Instructions to follow:
The data needs to be returned in full, exactly as it reads.

===== Data extract

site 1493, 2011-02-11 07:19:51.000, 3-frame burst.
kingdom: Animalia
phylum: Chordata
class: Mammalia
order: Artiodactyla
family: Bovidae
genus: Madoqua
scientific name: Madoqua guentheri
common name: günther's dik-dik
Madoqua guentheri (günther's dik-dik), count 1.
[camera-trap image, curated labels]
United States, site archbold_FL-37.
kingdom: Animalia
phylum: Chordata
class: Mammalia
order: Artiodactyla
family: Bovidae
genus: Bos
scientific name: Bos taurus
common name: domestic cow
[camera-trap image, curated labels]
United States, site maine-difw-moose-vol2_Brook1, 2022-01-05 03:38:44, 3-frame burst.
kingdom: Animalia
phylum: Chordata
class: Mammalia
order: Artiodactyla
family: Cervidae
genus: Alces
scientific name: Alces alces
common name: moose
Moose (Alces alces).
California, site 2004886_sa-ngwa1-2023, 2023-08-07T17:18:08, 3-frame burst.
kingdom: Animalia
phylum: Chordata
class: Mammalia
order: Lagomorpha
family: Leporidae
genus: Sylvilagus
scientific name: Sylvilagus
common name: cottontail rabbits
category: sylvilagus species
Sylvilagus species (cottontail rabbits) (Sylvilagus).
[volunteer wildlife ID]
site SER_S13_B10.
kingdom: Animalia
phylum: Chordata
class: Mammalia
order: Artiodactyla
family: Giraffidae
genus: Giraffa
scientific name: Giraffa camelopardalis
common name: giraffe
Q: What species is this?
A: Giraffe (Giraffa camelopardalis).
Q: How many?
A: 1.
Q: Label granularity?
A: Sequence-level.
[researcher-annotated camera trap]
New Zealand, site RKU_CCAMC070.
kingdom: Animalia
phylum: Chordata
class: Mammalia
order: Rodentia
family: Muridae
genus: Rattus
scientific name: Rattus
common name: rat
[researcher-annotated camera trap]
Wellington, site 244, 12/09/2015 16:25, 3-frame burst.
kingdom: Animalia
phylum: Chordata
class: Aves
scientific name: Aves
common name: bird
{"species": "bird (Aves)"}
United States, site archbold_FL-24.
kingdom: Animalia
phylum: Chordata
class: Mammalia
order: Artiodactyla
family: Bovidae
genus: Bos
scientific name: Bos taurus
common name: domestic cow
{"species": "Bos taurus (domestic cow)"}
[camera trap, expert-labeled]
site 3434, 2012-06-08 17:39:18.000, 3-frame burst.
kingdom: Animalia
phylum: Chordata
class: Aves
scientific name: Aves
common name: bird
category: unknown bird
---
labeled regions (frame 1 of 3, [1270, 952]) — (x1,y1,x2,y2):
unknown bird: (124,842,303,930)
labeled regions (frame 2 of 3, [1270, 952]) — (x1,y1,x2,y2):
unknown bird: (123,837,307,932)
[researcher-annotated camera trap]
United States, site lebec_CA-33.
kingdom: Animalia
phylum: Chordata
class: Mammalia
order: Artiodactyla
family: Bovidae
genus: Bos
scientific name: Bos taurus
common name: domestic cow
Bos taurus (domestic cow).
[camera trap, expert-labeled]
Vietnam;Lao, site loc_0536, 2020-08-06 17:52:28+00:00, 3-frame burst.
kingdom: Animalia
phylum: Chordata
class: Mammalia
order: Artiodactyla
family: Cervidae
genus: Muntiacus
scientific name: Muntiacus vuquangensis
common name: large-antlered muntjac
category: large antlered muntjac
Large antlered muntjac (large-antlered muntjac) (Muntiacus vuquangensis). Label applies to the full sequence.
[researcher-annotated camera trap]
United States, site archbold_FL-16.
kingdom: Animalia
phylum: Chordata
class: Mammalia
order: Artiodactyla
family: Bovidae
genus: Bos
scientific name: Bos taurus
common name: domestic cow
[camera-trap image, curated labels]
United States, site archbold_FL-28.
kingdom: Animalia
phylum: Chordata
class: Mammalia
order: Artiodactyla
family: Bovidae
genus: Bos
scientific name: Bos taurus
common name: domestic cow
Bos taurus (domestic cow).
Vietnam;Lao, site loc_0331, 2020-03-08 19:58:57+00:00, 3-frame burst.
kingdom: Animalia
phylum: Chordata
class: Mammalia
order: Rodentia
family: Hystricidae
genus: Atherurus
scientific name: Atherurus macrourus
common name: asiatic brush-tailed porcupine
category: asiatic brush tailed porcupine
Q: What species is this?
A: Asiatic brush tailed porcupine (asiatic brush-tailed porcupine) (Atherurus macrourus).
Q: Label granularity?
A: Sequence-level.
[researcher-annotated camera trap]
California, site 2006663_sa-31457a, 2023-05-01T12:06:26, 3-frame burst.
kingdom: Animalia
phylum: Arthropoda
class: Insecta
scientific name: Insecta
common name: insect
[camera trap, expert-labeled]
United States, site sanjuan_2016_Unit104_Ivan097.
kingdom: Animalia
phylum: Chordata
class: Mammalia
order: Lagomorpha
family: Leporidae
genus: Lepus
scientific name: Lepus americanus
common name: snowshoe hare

==========

Output of the exercise:
site 1493, 2011-02-11 07:19:51.000, 3-frame burst.
kingdom: Animalia
phylum: Chordata
class: Mammalia
order: Artiodactyla
family: Bovidae
genus: Madoqua
scientific name: Madoqua guentheri
common name: günther's dik-dik
Madoqua guentheri (günther's dik-dik), count 1.
[camera-trap image, curated labels]
United States, site archbold_FL-37.
kingdom: Animalia
phylum: Chordata
class: Mammalia
order: Artiodactyla
family: Bovidae
genus: Bos
scientific name: Bos taurus
common name: domestic cow
[camera-trap image, curated labels]
United States, site maine-difw-moose-vol2_Brook1, 2022-01-05 03:38:44, 3-frame burst.
kingdom: Animalia
phylum: Chordata
class: Mammalia
order: Artiodactyla
family: Cervidae
genus: Alces
scientific name: Alces alces
common name: moose
Moose (Alces alces).
California, site 2004886_sa-ngwa1-2023, 2023-08-07T17:18:08, 3-frame burst.
kingdom: Animalia
phylum: Chordata
class: Mammalia
order: Lagomorpha
family: Leporidae
genus: Sylvilagus
scientific name: Sylvilagus
common name: cottontail rabbits
category: sylvilagus species
Sylvilagus species (cottontail rabbits) (Sylvilagus).
[volunteer wildlife ID]
site SER_S13_B10.
kingdom: Animalia
phylum: Chordata
class: Mammalia
order: Artiodactyla
family: Giraffidae
genus: Giraffa
scientific name: Giraffa camelopardalis
common name: giraffe
Q: What species is this?
A: Giraffe (Giraffa camelopardalis).
Q: How many?
A: 1.
Q: Label granularity?
A: Sequence-level.
[researcher-annotated camera trap]
New Zealand, site RKU_CCAMC070.
kingdom: Animalia
phylum: Chordata
class: Mammalia
order: Rodentia
family: Muridae
genus: Rattus
scientific name: Rattus
common name: rat
[researcher-annotated camera trap]
Wellington, site 244, 12/09/2015 16:25, 3-frame burst.
kingdom: Animalia
phylum: Chordata
class: Aves
scientific name: Aves
common name: bird
{"species": "bird (Aves)"}
United States, site archbold_FL-24.
kingdom: Animalia
phylum: Chordata
class: Mammalia
order: Artiodactyla
family: Bovidae
genus: Bos
scientific name: Bos taurus
common name: domestic cow
{"species": "Bos taurus (domestic cow)"}
[camera trap, expert-labeled]
site 3434, 2012-06-08 17:39:18.000, 3-frame burst.
kingdom: Animalia
phylum: Chordata
class: Aves
scientific name: Aves
common name: bird
category: unknown bird
---
labeled regions (frame 1 of 3, [1270, 952]) — (x1,y1,x2,y2):
unknown bird: (124,842,303,930)
labeled regions (frame 2 of 3, [1270, 952]) — (x1,y1,x2,y2):
unknown bird: (123,837,307,932)
[researcher-annotated camera trap]
United States, site lebec_CA-33.
kingdom: Animalia
phylum: Chordata
class: Mammalia
order: Artiodactyla
family: Bovidae
genus: Bos
scientific name: Bos taurus
common name: domestic cow
Bos taurus (domestic cow).
[camera trap, expert-labeled]
Vietnam;Lao, site loc_0536, 2020-08-06 17:52:28+00:00, 3-frame burst.
kingdom: Animalia
phylum: Chordata
class: Mammalia
order: Artiodactyla
family: Cervidae
genus: Muntiacus
scientific name: Muntiacus vuquangensis
common name: large-antlered muntjac
category: large antlered muntjac
Large antlered muntjac (large-antlered muntjac) (Muntiacus vuquangensis). Label applies to the full sequence.
[researcher-annotated camera trap]
United States, site archbold_FL-16.
kingdom: Animalia
phylum: Chordata
class: Mammalia
order: Artiodactyla
family: Bovidae
genus: Bos
scientific name: Bos taurus
common name: domestic cow
[camera-trap image, curated labels]
United States, site archbold_FL-28.
kingdom: Animalia
phylum: Chordata
class: Mammalia
order: Artiodactyla
family: Bovidae
genus: Bos
scientific name: Bos taurus
common name: domestic cow
Bos taurus (domestic cow).
Vietnam;Lao, site loc_0331, 2020-03-08 19:58:57+00:00, 3-frame burst.
kingdom: Animalia
phylum: Chordata
class: Mammalia
order: Rodentia
family: Hystricidae
genus: Atherurus
scientific name: Atherurus macrourus
common name: asiatic brush-tailed porcupine
category: asiatic brush tailed porcupine
Q: What species is this?
A: Asiatic brush tailed porcupine (asiatic brush-tailed porcupine) (Atherurus macrourus).
Q: Label granularity?
A: Sequence-level.
[researcher-annotated camera trap]
California, site 2006663_sa-31457a, 2023-05-01T12:06:26, 3-frame burst.
kingdom: Animalia
phylum: Arthropoda
class: Insecta
scientific name: Insecta
common name: insect
[camera trap, expert-labeled]
United States, site sanjuan_2016_Unit104_Ivan097.
kingdom: Animalia
phylum: Chordata
class: Mammalia
order: Lagomorpha
family: Leporidae
genus: Lepus
scientific name: Lepus americanus
common name: snowshoe hare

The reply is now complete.